### Instruction 1
Find every line in the entries that contains the word "considered", and copy each of those lines.

### Excerpt provided
%%

2.2.6. Key affinity service

In a distributed cache, a key is allocated to a list of nodes with an opaque algorithm. There is no easy way to reverse the computation and generate a key that maps to a particular node. However, Data Grid can generate a sequence of (pseudo-)random keys, see what their primary owner is, and hand them out to the application when it needs a key mapping to a particular node.

Following code snippet depicts how a reference to this service can be obtained and used.

// 1. Obtain a reference to a cache
Cache cache = ...
Address address = cache.getCacheManager().getAddress();

// 2. Create the affinity service
KeyAffinityService keyAffinityService = KeyAffinityServiceFactory.newLocalKeyAffinityService(
      cache,
      new RndKeyGenerator(),
      Executors.newSingleThreadExecutor(),
      100);

// 3. Obtain a key for which the local node is the primary owner
Object localKey = keyAffinityService.getKeyForAddress(address);

// 4. Insert the key in the cache
cache.put(localKey, "yourValue");

The service is started at step 2: after this point it uses the supplied Executor to generate and queue keys. At step 3, we obtain a key from the service, and at step 4 we use it.

Lifecycle

KeyAffinityService extends Lifecycle, which allows stopping and (re)starting it:

public interface Lifecycle {
   void start();
   void stop();
}

The service is instantiated through KeyAffinityServiceFactory. All the factory methods have an Executor parameter, that is used for asynchronous key generation (so that it won’t happen in the caller’s thread). It is the user’s responsibility to handle the shutdown of this Executor.

The KeyAffinityService, once started, needs to be explicitly stopped. This stops the background key generation and releases other held resources.

The only situation in which KeyAffinityService stops by itself is when the cache manager with which it was registered is shutdown.

Topology changes

When the cache topology changes, the ownership of the keys generated by the KeyAffinityService might change. The key affinity service keep tracks of these topology changes and doesn’t return keys that would currently map to a different node, but it won’t do anything about keys generated earlier.

As such, applications should treat KeyAffinityService purely as an optimization, and they should not rely on the location of a generated key for correctness.

In particular, applications should not rely on keys generated by KeyAffinityService for the same address to always be located together. Collocation of keys is only provided by the Grouping API.

2.2.7. Grouping API

Complementary to the Key affinity service, the Grouping API allows you to co-locate a group of entries on the same nodes, but without being able to select the actual nodes.

By default, the segment of a key is computed using the key’s hashCode(). If you use the Grouping API, Data Grid will compute the segment of the group and use that as the segment of the key.

When the Grouping API is in use, it is important that every node can still compute the owners of every key without contacting other nodes. For this reason, the group cannot be specified manually. The group can either be intrinsic to the entry (generated by the key class) or extrinsic (generated by an external function).

To use the Grouping API, you must enable groups.

%%

### Exercise materials
%%

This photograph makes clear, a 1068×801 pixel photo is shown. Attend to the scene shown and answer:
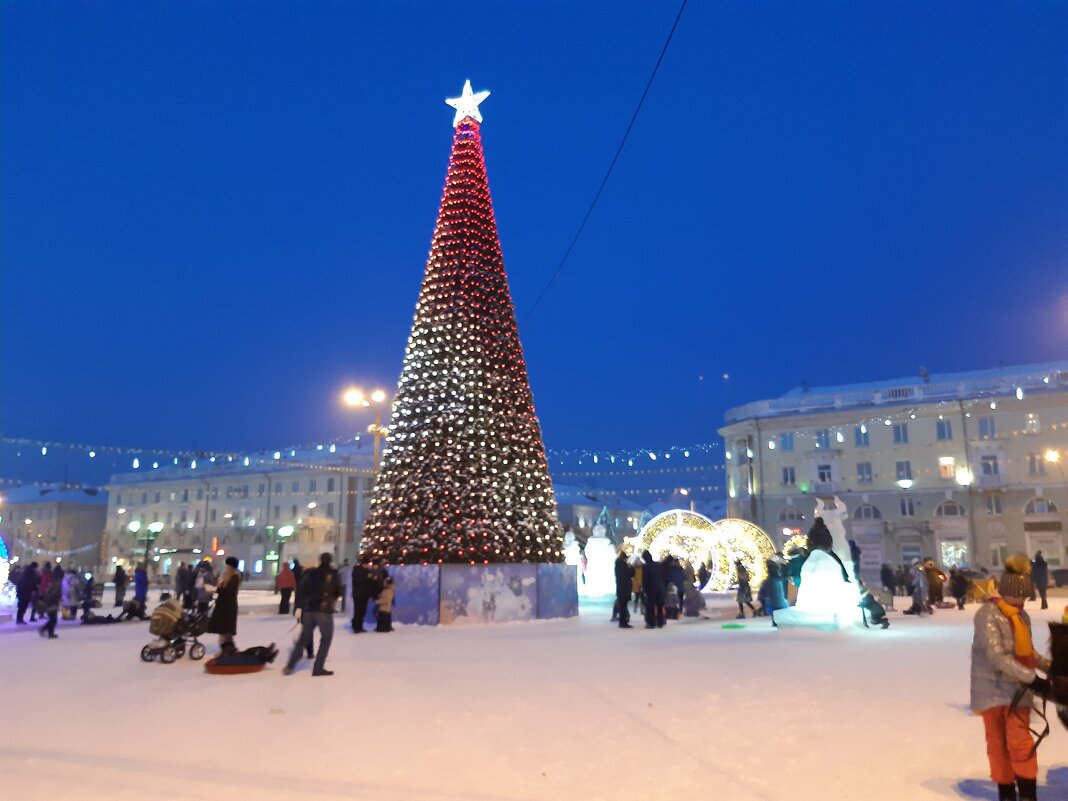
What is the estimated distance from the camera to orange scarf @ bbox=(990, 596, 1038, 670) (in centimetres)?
467

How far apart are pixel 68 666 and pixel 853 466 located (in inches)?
1794

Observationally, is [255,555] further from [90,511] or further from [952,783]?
[952,783]

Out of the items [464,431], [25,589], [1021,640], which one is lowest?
[25,589]

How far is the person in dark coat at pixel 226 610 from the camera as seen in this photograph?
35.7 ft

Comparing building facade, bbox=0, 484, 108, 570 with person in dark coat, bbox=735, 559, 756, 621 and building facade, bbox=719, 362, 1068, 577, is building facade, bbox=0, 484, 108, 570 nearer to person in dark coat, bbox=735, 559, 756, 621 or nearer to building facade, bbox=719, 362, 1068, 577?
building facade, bbox=719, 362, 1068, 577

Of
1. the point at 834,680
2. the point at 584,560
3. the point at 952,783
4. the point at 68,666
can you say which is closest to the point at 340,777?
the point at 952,783

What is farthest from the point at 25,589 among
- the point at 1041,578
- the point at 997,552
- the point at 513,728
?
the point at 997,552

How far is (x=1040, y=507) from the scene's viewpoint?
142 feet

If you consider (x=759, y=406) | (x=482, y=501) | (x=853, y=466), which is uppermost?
(x=759, y=406)

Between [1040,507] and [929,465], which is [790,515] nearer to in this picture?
[929,465]

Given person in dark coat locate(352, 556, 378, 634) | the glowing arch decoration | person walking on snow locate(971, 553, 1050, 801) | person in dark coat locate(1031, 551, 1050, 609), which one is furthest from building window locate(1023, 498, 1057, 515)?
person walking on snow locate(971, 553, 1050, 801)

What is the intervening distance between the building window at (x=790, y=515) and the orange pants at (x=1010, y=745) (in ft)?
153

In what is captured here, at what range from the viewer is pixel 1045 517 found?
4300 centimetres

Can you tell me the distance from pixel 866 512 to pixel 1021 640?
4625 cm
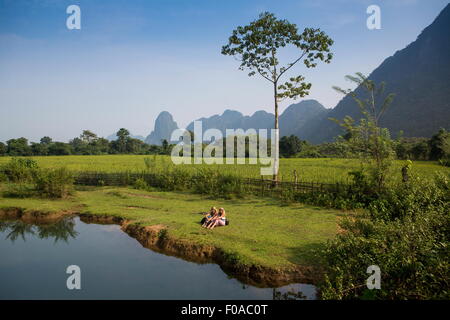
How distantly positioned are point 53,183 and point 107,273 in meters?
8.91

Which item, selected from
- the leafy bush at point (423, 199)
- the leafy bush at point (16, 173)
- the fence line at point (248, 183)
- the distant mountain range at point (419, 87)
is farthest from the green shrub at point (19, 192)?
the distant mountain range at point (419, 87)

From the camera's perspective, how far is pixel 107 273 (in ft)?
22.6

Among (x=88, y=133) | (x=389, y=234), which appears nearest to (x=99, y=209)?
(x=389, y=234)

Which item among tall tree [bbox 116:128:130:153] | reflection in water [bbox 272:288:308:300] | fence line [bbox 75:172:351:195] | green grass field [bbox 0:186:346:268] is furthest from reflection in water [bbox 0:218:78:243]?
tall tree [bbox 116:128:130:153]

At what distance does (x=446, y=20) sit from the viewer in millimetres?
102625

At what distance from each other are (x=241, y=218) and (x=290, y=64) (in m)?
9.08

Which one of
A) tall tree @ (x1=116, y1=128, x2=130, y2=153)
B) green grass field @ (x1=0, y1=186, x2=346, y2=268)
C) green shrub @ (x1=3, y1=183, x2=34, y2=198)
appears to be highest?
tall tree @ (x1=116, y1=128, x2=130, y2=153)

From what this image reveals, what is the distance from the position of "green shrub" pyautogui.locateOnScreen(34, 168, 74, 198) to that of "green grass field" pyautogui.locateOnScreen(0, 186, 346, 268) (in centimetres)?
61

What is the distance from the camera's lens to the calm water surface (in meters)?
5.98

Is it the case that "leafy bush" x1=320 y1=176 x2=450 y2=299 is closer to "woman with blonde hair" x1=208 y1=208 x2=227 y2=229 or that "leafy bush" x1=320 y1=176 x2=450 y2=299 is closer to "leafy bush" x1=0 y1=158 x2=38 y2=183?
"woman with blonde hair" x1=208 y1=208 x2=227 y2=229

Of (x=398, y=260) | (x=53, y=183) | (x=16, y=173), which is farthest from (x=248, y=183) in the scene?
(x=16, y=173)

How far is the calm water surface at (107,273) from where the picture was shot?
5977 mm
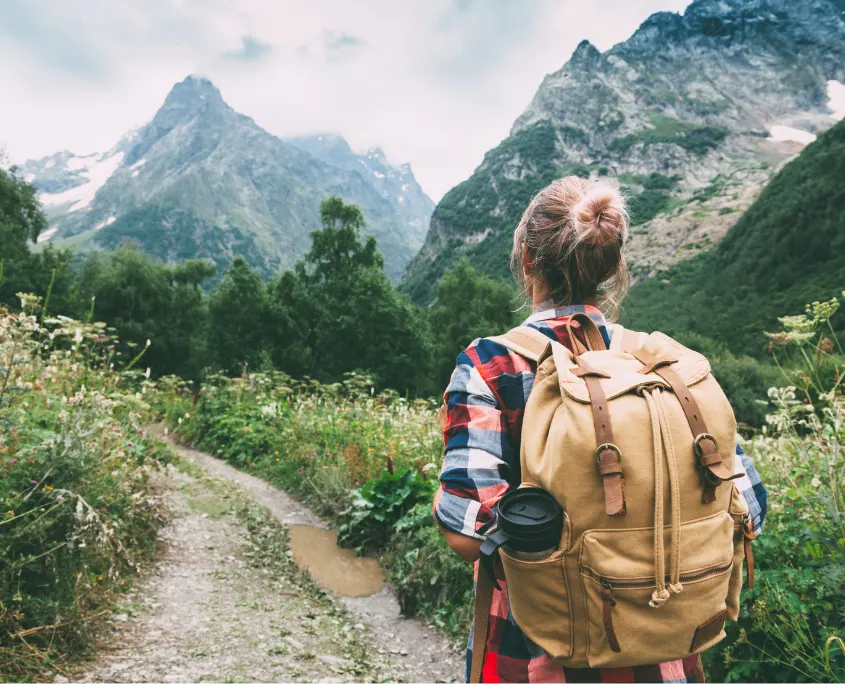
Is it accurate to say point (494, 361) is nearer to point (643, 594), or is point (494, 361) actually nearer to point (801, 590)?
point (643, 594)

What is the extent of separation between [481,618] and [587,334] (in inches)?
30.7

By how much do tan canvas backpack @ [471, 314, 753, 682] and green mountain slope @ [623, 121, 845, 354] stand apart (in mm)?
47770

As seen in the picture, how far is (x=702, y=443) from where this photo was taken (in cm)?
108

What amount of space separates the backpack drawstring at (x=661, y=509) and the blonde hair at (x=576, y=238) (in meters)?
0.48

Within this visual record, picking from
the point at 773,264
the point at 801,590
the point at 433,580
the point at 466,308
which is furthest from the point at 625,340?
the point at 773,264

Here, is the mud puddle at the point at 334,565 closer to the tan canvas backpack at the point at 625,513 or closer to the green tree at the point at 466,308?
the tan canvas backpack at the point at 625,513

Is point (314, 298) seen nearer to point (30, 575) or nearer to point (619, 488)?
point (30, 575)

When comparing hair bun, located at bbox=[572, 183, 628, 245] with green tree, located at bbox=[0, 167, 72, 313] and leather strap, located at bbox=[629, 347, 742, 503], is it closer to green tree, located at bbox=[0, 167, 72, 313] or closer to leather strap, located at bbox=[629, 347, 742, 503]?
leather strap, located at bbox=[629, 347, 742, 503]

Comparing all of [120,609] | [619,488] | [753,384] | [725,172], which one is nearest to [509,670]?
[619,488]

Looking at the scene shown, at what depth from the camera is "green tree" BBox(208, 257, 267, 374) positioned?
80.4ft

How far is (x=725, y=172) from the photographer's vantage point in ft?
479

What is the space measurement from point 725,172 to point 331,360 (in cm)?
15873

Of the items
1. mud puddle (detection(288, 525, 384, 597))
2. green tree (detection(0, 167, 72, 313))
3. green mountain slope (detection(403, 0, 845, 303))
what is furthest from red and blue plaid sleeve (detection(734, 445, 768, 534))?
green mountain slope (detection(403, 0, 845, 303))

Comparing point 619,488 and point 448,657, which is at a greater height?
point 619,488
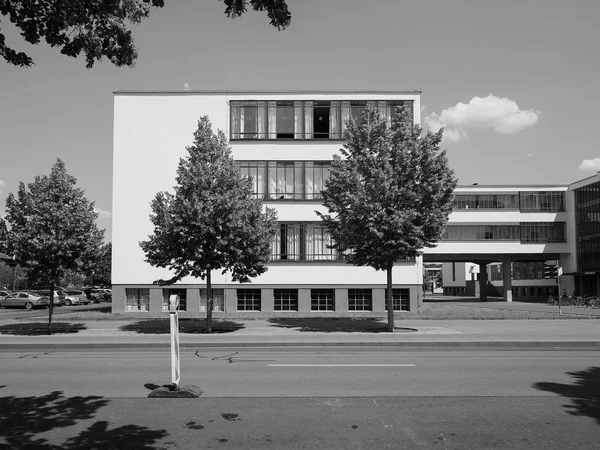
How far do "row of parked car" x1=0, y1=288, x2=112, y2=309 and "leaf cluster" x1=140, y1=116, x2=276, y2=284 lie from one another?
2662 cm

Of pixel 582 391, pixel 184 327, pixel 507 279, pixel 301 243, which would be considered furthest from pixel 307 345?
pixel 507 279

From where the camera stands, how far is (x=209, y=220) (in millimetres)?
19938

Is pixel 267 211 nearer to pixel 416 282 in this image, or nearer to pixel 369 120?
pixel 369 120

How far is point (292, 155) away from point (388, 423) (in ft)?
86.1

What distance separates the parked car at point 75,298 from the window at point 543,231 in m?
44.5

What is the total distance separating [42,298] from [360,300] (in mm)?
27527

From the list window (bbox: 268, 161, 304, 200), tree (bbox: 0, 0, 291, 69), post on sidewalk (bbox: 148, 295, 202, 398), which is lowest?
post on sidewalk (bbox: 148, 295, 202, 398)

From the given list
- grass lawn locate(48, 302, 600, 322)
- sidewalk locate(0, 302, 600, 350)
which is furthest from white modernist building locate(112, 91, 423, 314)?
sidewalk locate(0, 302, 600, 350)

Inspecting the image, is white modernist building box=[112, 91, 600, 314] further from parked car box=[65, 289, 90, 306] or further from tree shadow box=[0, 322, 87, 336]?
parked car box=[65, 289, 90, 306]

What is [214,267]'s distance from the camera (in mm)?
21125

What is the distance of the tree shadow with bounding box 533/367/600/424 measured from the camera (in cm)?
780

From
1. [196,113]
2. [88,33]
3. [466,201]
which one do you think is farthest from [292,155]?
[466,201]

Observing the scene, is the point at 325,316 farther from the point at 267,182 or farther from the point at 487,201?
the point at 487,201

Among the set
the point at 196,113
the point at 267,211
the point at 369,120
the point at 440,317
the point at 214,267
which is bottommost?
the point at 440,317
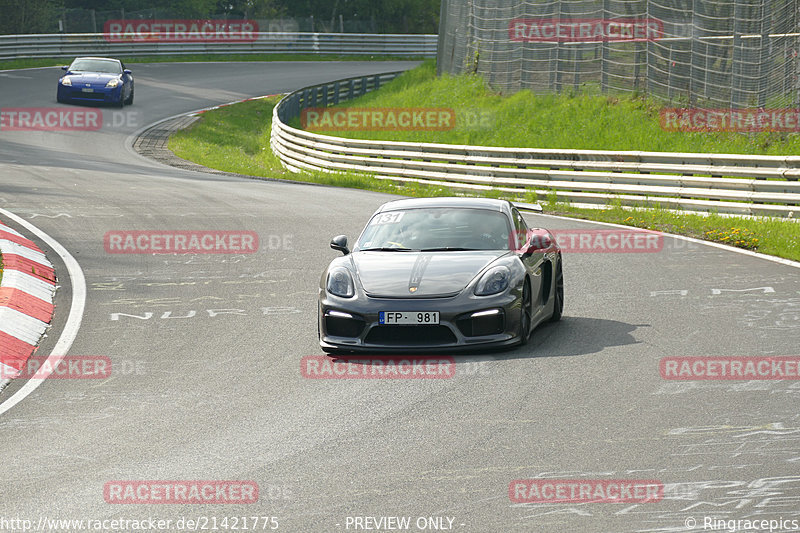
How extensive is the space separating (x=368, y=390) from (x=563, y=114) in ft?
74.9

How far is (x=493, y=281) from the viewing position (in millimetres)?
9562

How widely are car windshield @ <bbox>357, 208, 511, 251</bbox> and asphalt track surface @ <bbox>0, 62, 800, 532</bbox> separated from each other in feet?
3.49

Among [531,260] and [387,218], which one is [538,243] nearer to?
[531,260]

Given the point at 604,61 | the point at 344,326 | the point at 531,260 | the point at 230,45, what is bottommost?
the point at 230,45

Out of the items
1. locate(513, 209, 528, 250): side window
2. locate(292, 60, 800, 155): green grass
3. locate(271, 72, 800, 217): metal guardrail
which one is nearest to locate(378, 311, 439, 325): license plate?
locate(513, 209, 528, 250): side window

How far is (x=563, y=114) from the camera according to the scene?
30.2 metres

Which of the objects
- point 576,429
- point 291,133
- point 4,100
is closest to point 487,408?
point 576,429

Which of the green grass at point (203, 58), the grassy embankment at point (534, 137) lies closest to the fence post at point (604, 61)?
the grassy embankment at point (534, 137)

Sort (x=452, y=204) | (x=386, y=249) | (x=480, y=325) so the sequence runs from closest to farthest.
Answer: (x=480, y=325) → (x=386, y=249) → (x=452, y=204)

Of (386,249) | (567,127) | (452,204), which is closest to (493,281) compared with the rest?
(386,249)

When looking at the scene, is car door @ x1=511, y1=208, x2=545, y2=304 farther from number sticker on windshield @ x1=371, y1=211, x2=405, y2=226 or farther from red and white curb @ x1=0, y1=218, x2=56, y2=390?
red and white curb @ x1=0, y1=218, x2=56, y2=390

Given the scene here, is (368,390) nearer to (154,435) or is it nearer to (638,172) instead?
(154,435)

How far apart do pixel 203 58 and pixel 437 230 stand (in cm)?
4708

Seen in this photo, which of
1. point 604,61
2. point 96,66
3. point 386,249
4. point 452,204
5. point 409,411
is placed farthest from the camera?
point 96,66
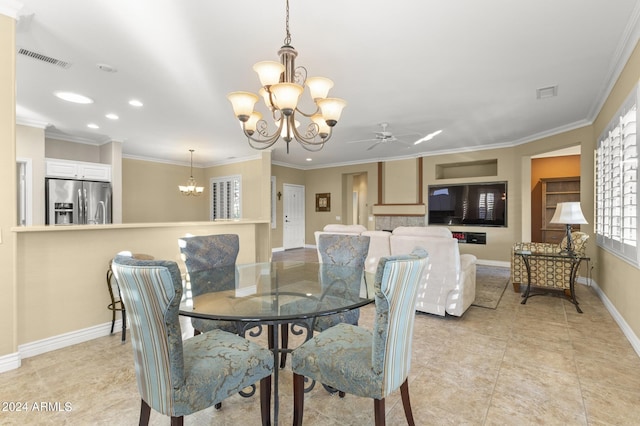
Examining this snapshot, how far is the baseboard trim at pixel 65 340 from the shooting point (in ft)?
8.33

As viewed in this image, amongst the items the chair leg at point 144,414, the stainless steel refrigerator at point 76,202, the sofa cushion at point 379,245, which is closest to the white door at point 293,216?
the stainless steel refrigerator at point 76,202

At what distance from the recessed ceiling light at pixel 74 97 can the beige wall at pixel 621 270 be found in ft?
19.0

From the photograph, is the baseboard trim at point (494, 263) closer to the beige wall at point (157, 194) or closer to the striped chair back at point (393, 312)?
the striped chair back at point (393, 312)

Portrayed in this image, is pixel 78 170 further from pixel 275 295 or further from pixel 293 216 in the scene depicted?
pixel 275 295

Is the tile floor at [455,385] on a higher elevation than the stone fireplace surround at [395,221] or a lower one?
lower

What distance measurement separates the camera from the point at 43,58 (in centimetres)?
287

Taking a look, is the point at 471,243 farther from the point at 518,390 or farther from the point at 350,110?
the point at 518,390

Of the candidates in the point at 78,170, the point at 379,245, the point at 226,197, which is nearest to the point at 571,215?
the point at 379,245

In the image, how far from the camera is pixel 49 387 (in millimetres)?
2094

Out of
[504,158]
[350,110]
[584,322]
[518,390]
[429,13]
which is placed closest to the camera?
[518,390]

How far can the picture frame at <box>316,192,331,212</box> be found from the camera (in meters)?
9.20

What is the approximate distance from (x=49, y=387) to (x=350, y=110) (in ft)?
13.6

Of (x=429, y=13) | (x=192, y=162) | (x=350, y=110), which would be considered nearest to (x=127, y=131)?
(x=192, y=162)

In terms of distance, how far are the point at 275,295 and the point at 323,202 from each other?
749 cm
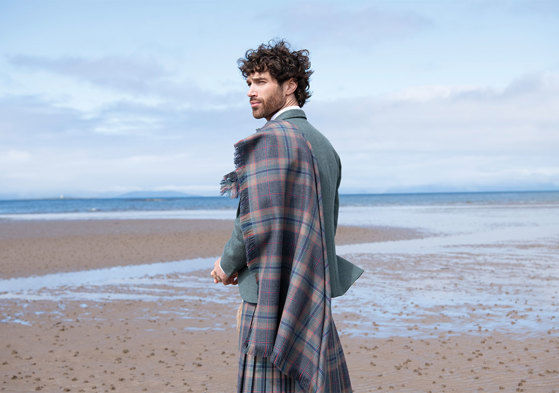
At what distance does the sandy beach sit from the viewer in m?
5.29

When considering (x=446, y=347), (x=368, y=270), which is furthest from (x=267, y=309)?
(x=368, y=270)

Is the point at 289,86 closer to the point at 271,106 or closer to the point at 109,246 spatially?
the point at 271,106

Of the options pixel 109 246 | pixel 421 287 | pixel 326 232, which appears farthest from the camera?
pixel 109 246

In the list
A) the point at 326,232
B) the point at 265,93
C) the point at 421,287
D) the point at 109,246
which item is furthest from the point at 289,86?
the point at 109,246

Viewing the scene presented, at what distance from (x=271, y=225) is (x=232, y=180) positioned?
0.30m

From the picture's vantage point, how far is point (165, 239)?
20125mm

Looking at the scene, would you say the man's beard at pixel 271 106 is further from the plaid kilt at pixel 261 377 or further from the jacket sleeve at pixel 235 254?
the plaid kilt at pixel 261 377

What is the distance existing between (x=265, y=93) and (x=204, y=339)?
4.81m

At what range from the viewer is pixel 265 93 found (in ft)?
8.38

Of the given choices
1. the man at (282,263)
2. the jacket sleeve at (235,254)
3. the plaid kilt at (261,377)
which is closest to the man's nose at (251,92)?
the man at (282,263)

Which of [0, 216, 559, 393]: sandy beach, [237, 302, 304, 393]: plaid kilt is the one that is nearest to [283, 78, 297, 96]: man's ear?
[237, 302, 304, 393]: plaid kilt

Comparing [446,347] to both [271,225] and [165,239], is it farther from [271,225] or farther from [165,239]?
[165,239]

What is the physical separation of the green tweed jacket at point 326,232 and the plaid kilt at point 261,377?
0.39ft

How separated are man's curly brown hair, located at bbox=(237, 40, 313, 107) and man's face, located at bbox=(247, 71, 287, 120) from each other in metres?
0.02
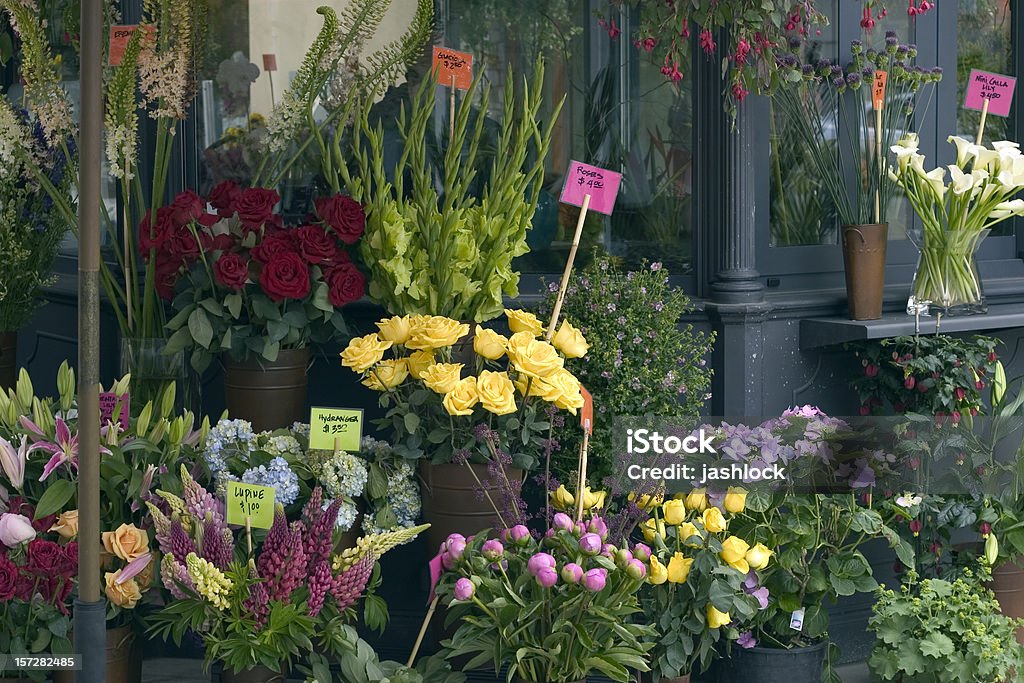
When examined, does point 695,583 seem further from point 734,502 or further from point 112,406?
point 112,406

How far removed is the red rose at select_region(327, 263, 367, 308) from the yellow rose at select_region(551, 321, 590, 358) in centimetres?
54

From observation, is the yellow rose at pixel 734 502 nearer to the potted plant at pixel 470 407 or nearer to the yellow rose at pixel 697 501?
the yellow rose at pixel 697 501

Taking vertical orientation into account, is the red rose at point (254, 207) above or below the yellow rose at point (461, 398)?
above

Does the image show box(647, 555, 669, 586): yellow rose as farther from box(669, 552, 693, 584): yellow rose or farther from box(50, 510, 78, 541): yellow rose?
box(50, 510, 78, 541): yellow rose

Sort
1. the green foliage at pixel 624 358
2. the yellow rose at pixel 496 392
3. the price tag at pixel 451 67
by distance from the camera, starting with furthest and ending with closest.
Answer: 1. the price tag at pixel 451 67
2. the green foliage at pixel 624 358
3. the yellow rose at pixel 496 392

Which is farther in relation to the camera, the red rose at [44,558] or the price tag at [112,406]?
the price tag at [112,406]

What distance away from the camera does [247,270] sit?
130 inches

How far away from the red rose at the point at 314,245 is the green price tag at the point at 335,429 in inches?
17.9

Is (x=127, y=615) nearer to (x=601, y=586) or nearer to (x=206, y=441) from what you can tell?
(x=206, y=441)

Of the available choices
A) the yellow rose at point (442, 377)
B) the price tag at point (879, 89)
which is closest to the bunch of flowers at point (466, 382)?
the yellow rose at point (442, 377)

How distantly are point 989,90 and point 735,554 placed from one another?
1779mm

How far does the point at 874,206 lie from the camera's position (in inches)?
151

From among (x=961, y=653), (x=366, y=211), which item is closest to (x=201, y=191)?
(x=366, y=211)

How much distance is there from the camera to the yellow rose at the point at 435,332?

%%

### Instruction 2
According to the excerpt about the key affinity service, what is the only situation in which KeyAffinityService stops by itself?

### Task output 1
Of pixel 582 391, pixel 184 327, pixel 507 279, pixel 301 243, which would be considered furthest from pixel 307 345?
Of (x=429, y=13) | (x=192, y=162) | (x=350, y=110), which would be considered nearest to (x=127, y=131)?

### Task output 2
When the cache manager it was registered with is shut down.